Non loin de chez moi se trouve un col au nom très félin, lieu pittoresque où l'on ne croise cependant guère de
chats. Et pourtant, quel hasard de trouver au détour d'un virage, posé sur un muret à l'ombre d'un platane au feuillage coloré, ce livre «
Les Chats de Hasard» qu'une certaine Hélène avait lu. L'histoire ne dit pas si cette «Hélène» déposa elle-même ce livre ici, ou si ce dernier, après quelques voyages dans les mains d'autres lecteurs, atterri en ce lieu. Ce dont je suis sûr, c'est qu'il ne m'a point fallu consulter la quatrième de couverture de ce récit d'
Anny Duperey – dont j'avais apprécié la plume il y a quelques années de cela avec «
Allons voir plus loin, veux-tu ?» - pour l'adopter, le glisser dans ma poche et ainsi pouvoir le lire en toute tranquillité chez moi auprès de mon chat, un «chat de hasard» comme toux ceux que j'ai eu depuis l'âge adulte.
«J'ai pour les animaux un amour raisonnable» écrit
Anny Duperey, artiste complète, actrice bien connue de théâtre et de télévision, qui prend régulièrement la plume pour nous faire part de récits souvent autobiographiques, manipulant également avec talent pinceaux et autres crayons pour croquer des scènes de vie qui illustrent parfois ses écrits comme cela est le cas dans «
Les chats de hasard». Cet «amour raisonnable» dont elle fait mention dans la première ligne de ce récit sera présent tout au long de ses confidences. Un Amour, avec un grand A, pour les animaux en général, mais surtout pour les
chats, ces petits êtres «loyaux et francs», aux ronrons apaisants, simples boules de poils pour beaucoup, mais qui pour d'autres sont bien plus que cela. Les
chats ne sont pas seulement des compagnons de vie pour l'auteure, «née au milieu de treize
chats et qui en avais eu, sans doute dès l'âge du biberon, toujours un ou deux dans son lit», mais ce sont également grâce à eux qu'elle va se rappeler, se souvenir de son enfance «heureuse et insouciante», brusquement interrompue par un drame obscurcissant sa mémoire rayant de celle-ci, beaucoup de choses. «J'ai tout oublié , puisque j'avais tout perdu».

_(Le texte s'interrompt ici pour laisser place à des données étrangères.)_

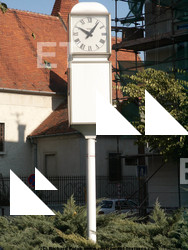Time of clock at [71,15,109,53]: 10:06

Pendant vingt ans, elle va ainsi laisser derrière elle, «les
chats, ses amis les
chats, très loin, derrière son voile noir». Mais aussi sa famille qu'elle admirait tant enfant, se souvenant d'une «cohésion, d'une manière d'être commune, de cette évidence heureuse d'être de cette famille là». Les rapports entretenus avec sa famille, devenus lointains, sont tout autre que ceux partagés avec les
chats, animaux qu'elle traite d'égal à égal, comme sa grand-mère maternelle, inspirante, le faisait.

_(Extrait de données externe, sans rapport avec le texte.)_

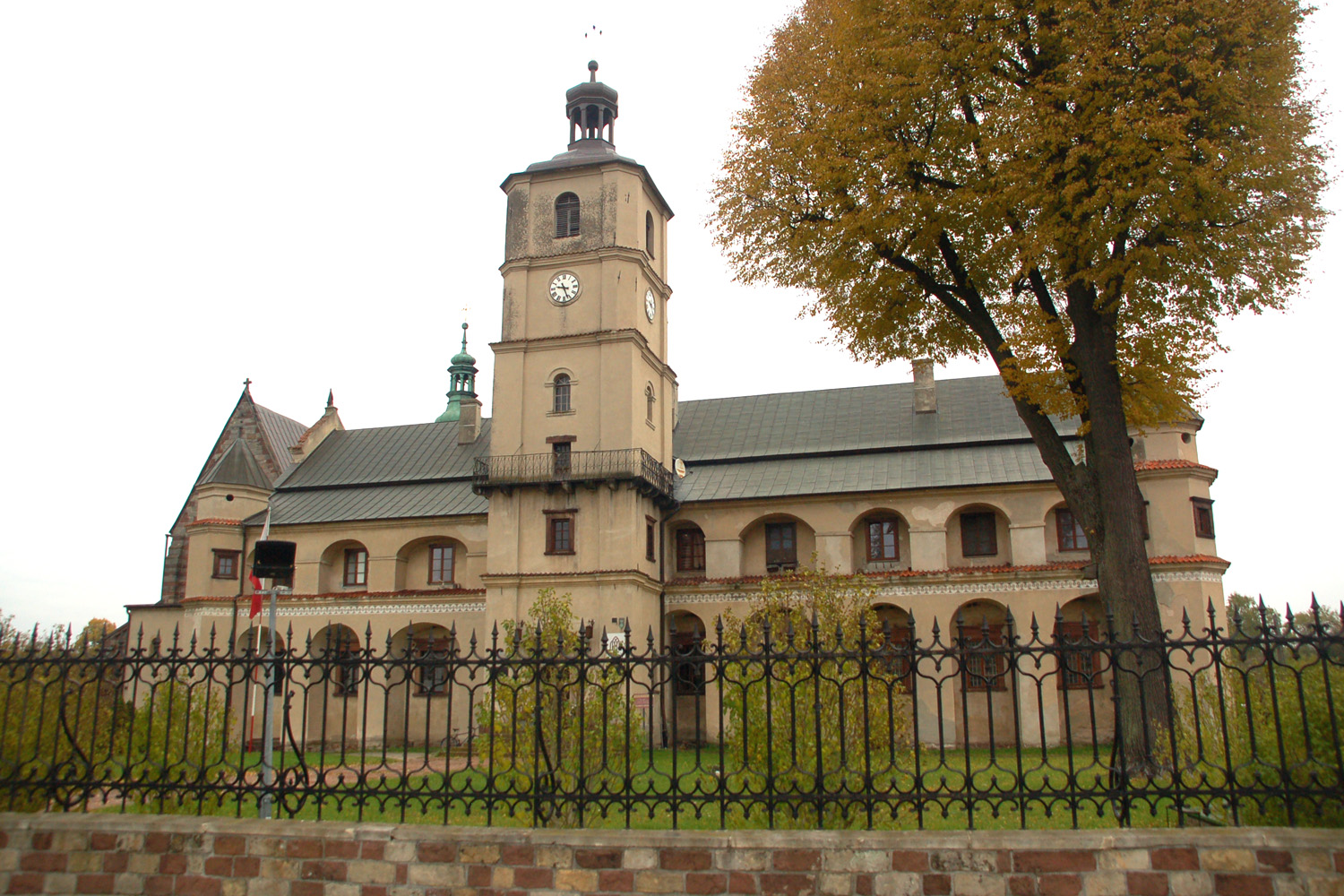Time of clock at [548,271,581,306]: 9:26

Jeune femme, elle va laisser alors rentrer de nouveau les
chats dans sa vie, «renouant avec la présence-chat, oubliée depuis si longtemps», se sentant enfin prête, au moment où elle débute l'écriture de son premier roman. «Quelle douceur d'écrire avec un chat près de soi ! Comme les minutes, les heures, paraissent plus légères, plus vivantes, lorsqu'un discret ronron les accompagne. Ce simple bonheur d'être, qui n'a à compter ni avec l'effort ni avec le temps, vous console de tous les moments à vide, du manque d'inspiration».
Titi, son premier chat de hasard, va entrer dans sa solitude, «ouvrir une brèche dans sa force, commencer à lui marcher sur le coeur avec des pattes de velours» et l'accompagner quelques années durant, suivi par d'autres, compagnons indispensables, éléments essentielles pour
Anny Duperey et la famille qu'elle a fondée.

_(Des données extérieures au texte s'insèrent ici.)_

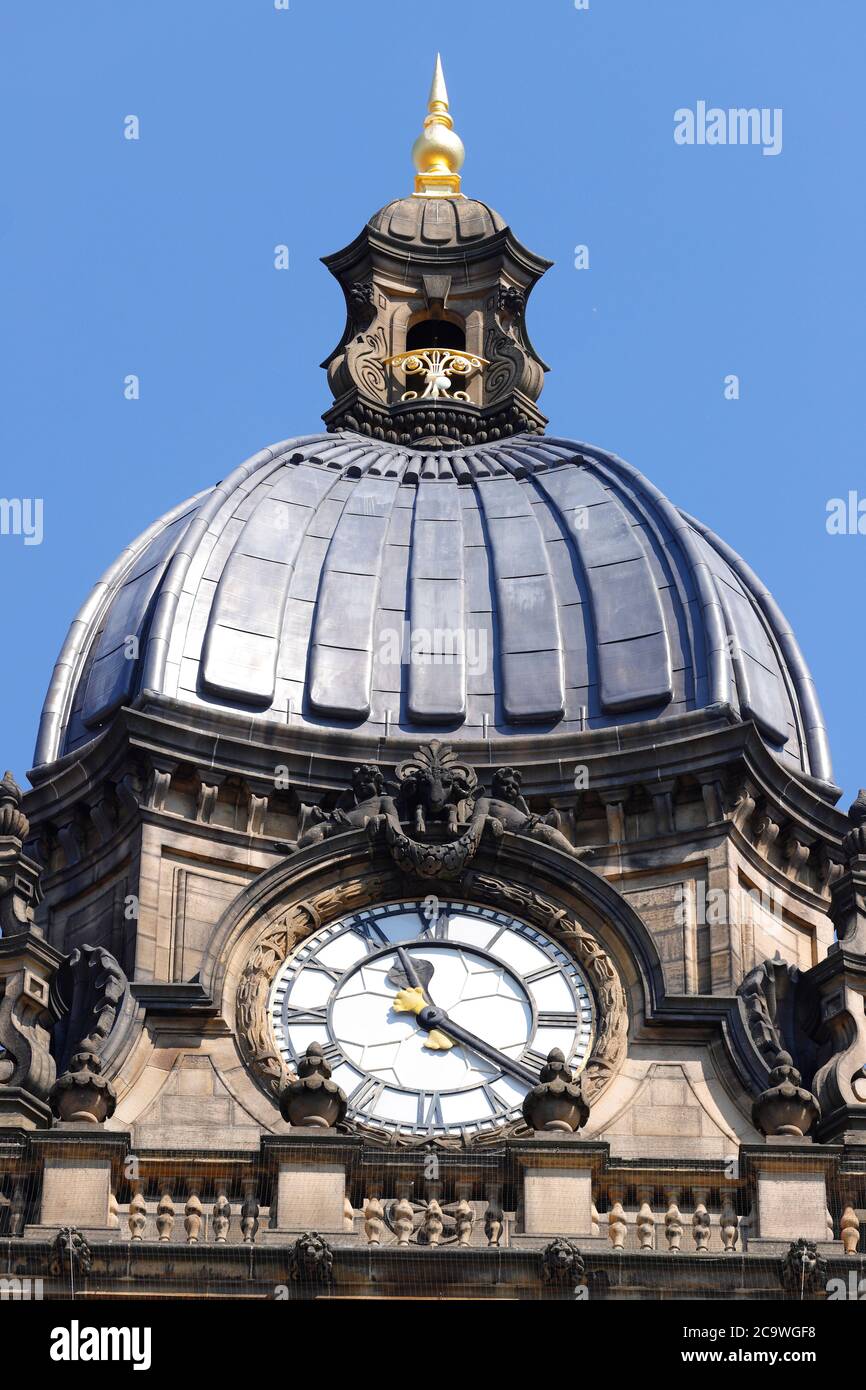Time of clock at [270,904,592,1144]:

A travers les lignes des «
Chats de hasard»,
Anny Duperey laisse cheminer sa pensée, lentement, de façon progressive, se dévoilant petit à petit, sans pudeur. Elle nous fait part de ses joies, de ses nombreuses peines, de ses souvenirs que le temps n'a pas effacé, de ceux que les
chats ont, grâce à leur présence, remontés à la surface, de cette recherche de la sérénité et de son travail sur elle-même. Un texte à l'écriture si belle, plein d'émotion et de sensibilité, un texte que l'on n'oublie pas.